I love soup, plain and simple. It’s the only good thing about winter in the Midwest; I can eat lots and lots of soup. Seriously, I never get tired of it. If I had to choose between soup and ice cream, soup wins — big. This is one I make that even my kids will eat willingly, spinach and all.
• ½ medium onion, finely diced
• 6 to 8 cloves of garlic, finely minced
• 1 small sweet red bell pepper, finely diced
• 1 package frozen creamed spinach
• 2 cooked chicken breasts, shredded
• 1 jar prepared Alfredo sauce (I use light.)
• 2 cans cannellini beans, well rinsed
• 1 box chicken broth
• 1 box pasta (I use bowtie or penne.)
To prepare Soup:
Sauté the onion and bell pepper for 10 minutes on medium heat.

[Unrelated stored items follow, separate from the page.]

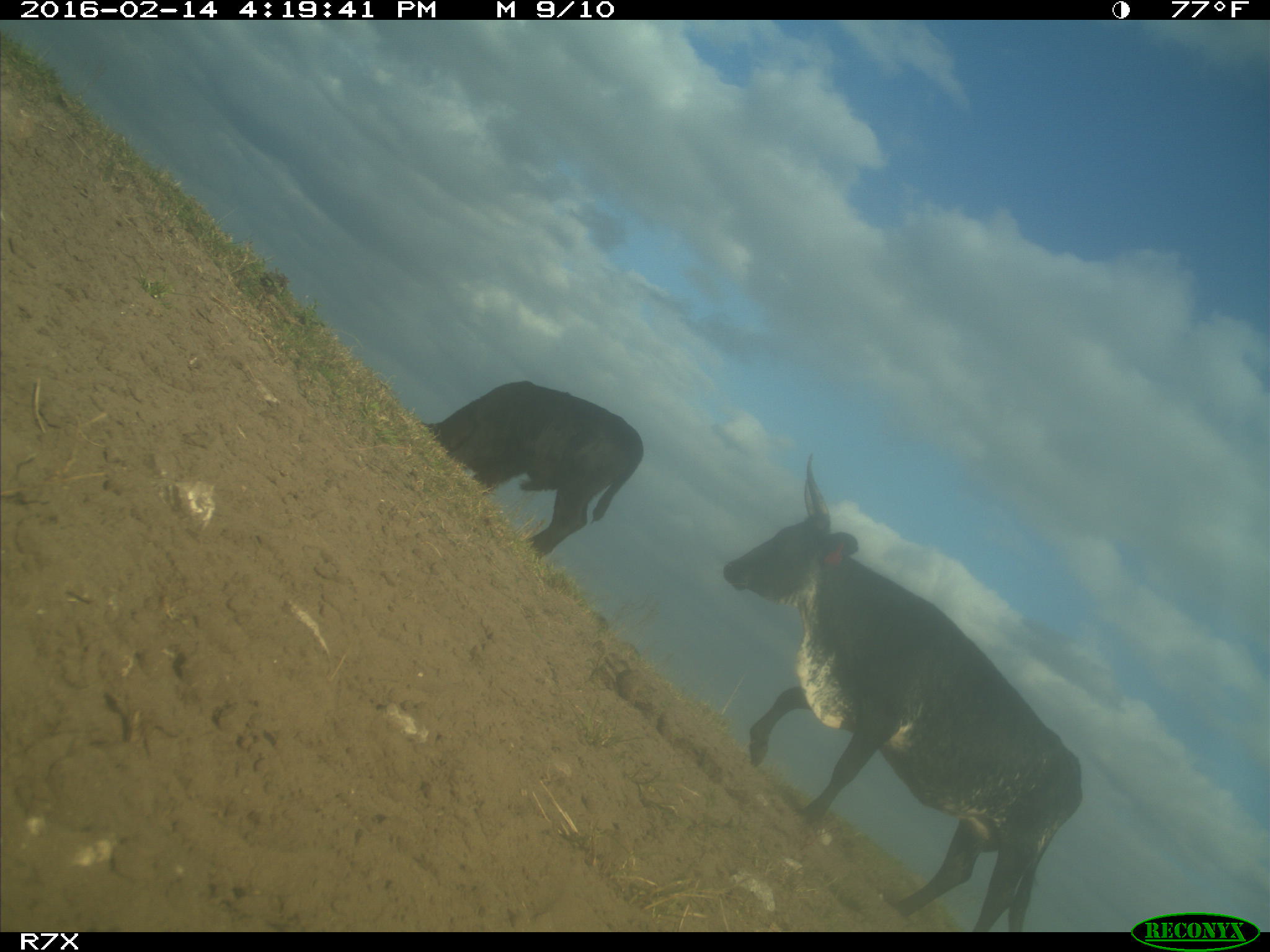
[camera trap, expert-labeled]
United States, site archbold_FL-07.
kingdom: Animalia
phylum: Chordata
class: Mammalia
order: Artiodactyla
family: Bovidae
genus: Bos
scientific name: Bos taurus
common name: domestic cow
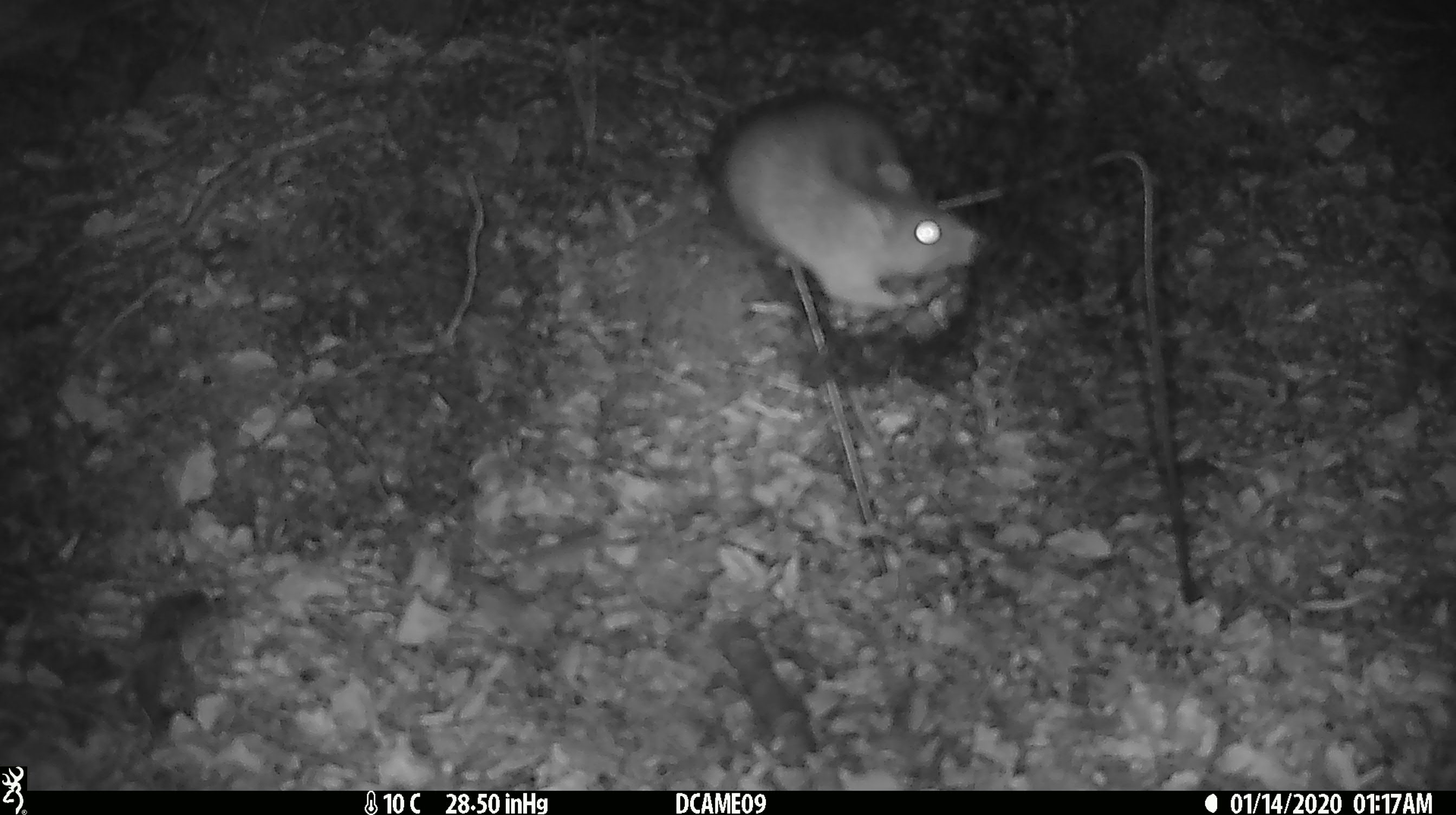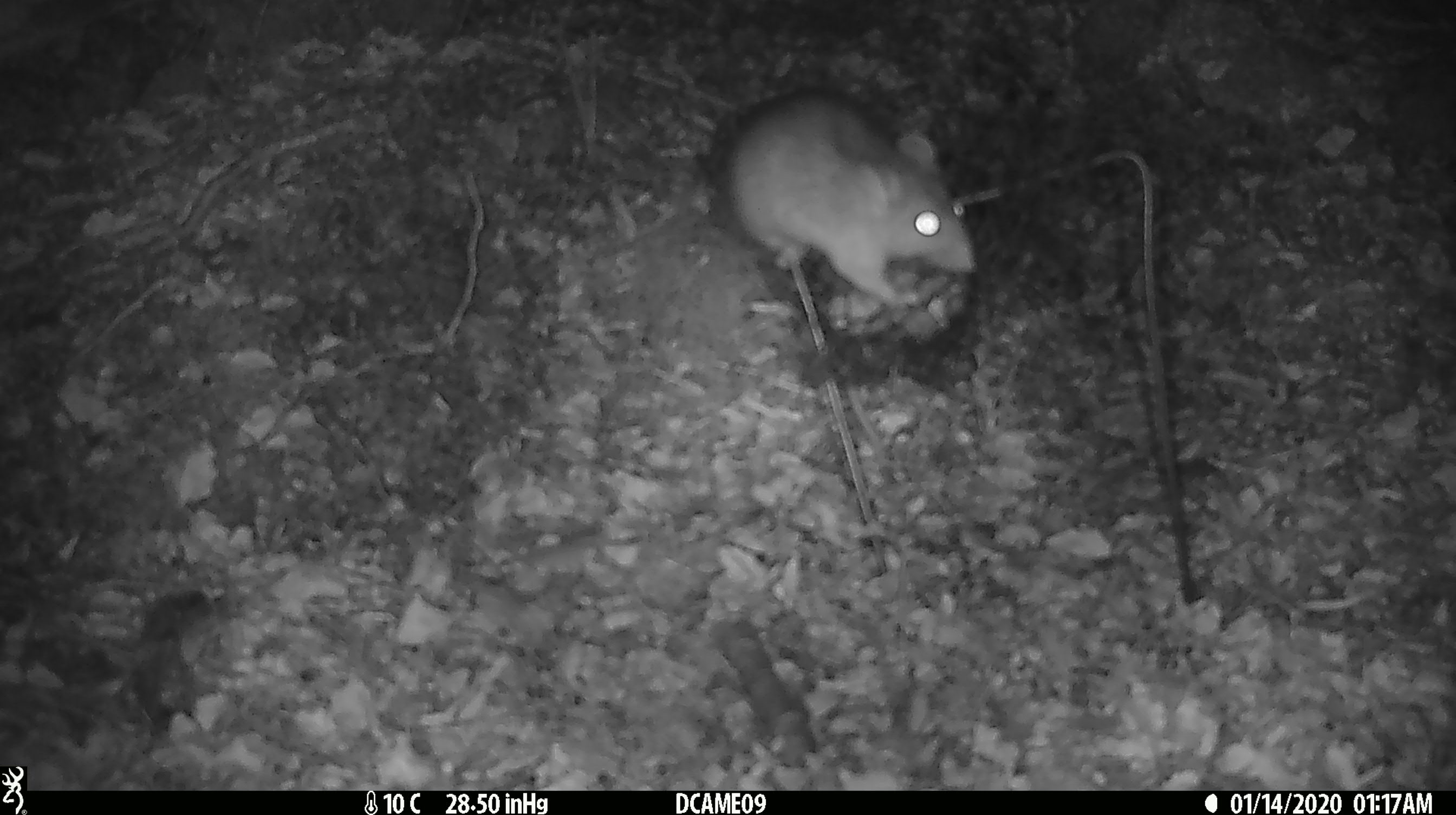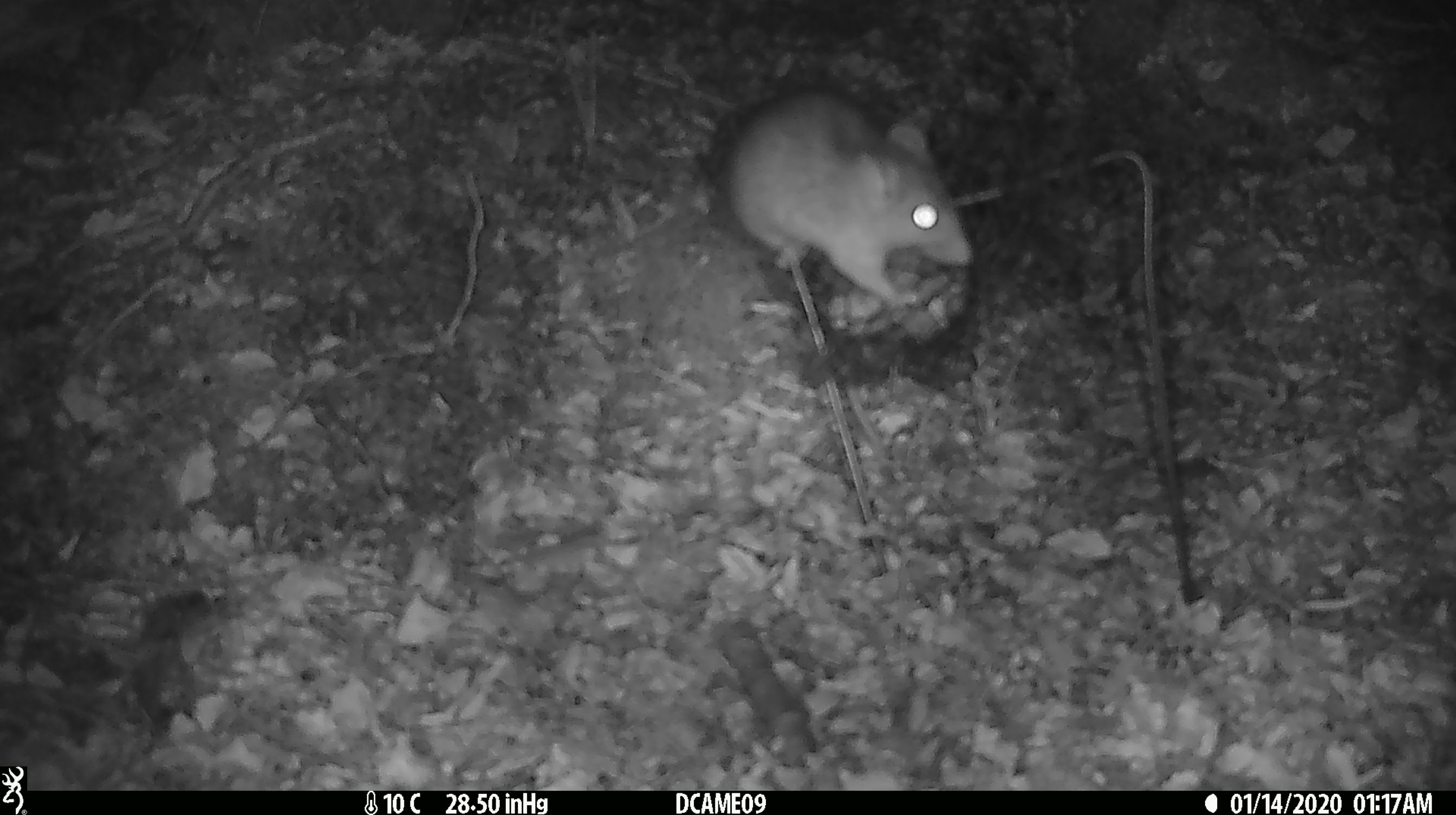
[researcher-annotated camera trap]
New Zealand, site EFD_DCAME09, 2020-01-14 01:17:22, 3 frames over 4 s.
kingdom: Animalia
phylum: Chordata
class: Mammalia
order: Rodentia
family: Muridae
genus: Rattus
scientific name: Rattus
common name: rat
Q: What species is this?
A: Rat (Rattus).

Add garlic, and continue for another 5 minutes. (Turn down the heat a little, as you don’t want to burn the garlic.) Add spinach, Alfredo sauce, beans and broth to desired consistency. (I prefer my soup on the thicker side.)
Stir in shredded chicken breasts. Simmer on low for approximately 20 minutes, covered. Meanwhile, cook pasta, but keep the soup and pasta separate until serving. Top with delicious Parmesan cheese and freshly ground pepper.